The muscles of the head and neck are responsible for movement of the head and neck, chewing and swallowing, speech, facial expressions, and movement of the eyes. These diverse tasks require both strong, forceful movements and some of the fastest, finest, and most delicate adjustments in the entire human body. The muscles of the face are unique in that while most muscles connect to and move only bones, facial muscles mostly connect bones to skin.
The muscles of the chest and upper back control many motions that involve moving the arms and head – such as throwing a ball, looking up at the sky, and raising your hand. Breathing, a vital body function, is also controlled by the muscles connected to the ribs of the chest and upper back.
The muscles of the abdomen, lower back, and pelvis are separated from those of the chest by the muscular wall of the diaphragm (the critical breathing muscle) and play a critical role in protecting the delicate vital organs within the abdominal cavity. These muscles also function in movement of the trunk, posture, and stability of the entire body.
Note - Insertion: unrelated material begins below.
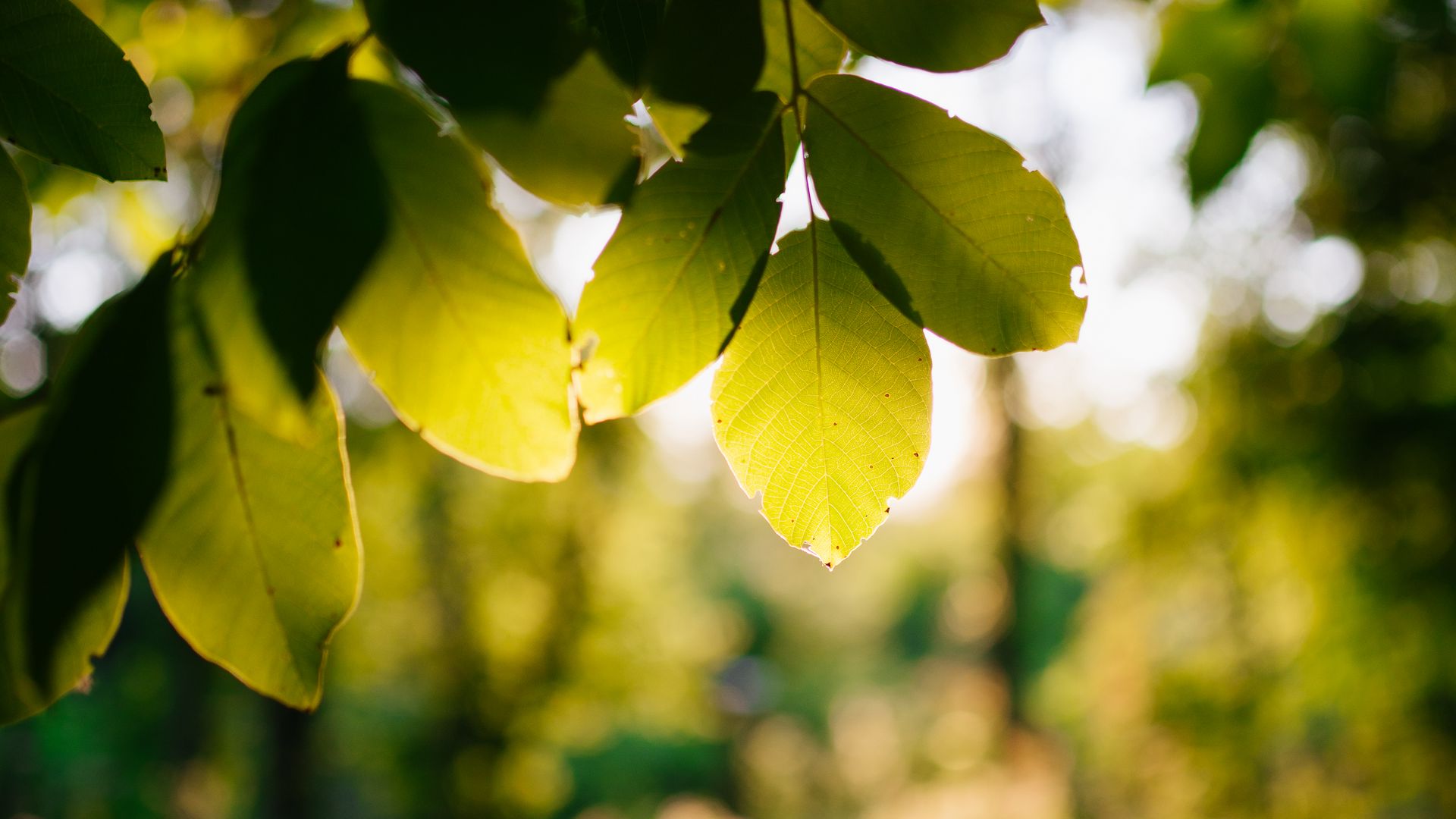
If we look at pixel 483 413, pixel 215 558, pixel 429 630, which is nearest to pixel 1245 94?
pixel 483 413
The muscles of the arm and hand are specifically designed to meet the body’s diverse needs of strength, speed, and precision while completing many complex daily activities such as lifting weights or heavy boxes which require brute strength from the muscles of the arm. Writing, painting, and typing all require speed and precision from the same muscles. Complete athletic activities such as boxing or throwing a ball require arm and hand muscles to be strong, fast, and precise all at the same time. The muscles of the upper arm are responsible for the flexion and extension of the forearm at the elbow joint.
The muscles of the legs and feet support, balance and propel the body. From the large, strong muscles of the buttocks and legs to the tiny, fine muscles of the feet and toes, these muscles can exert tremendous power while constantly making small adjustments for balance. The powerful muscles of the hip, buttock, and pelvis actuate the flexible ball-and-socket hip joint. The muscles of the calf work to stabilize the ankle joint and foot and to maintain the body’s balance.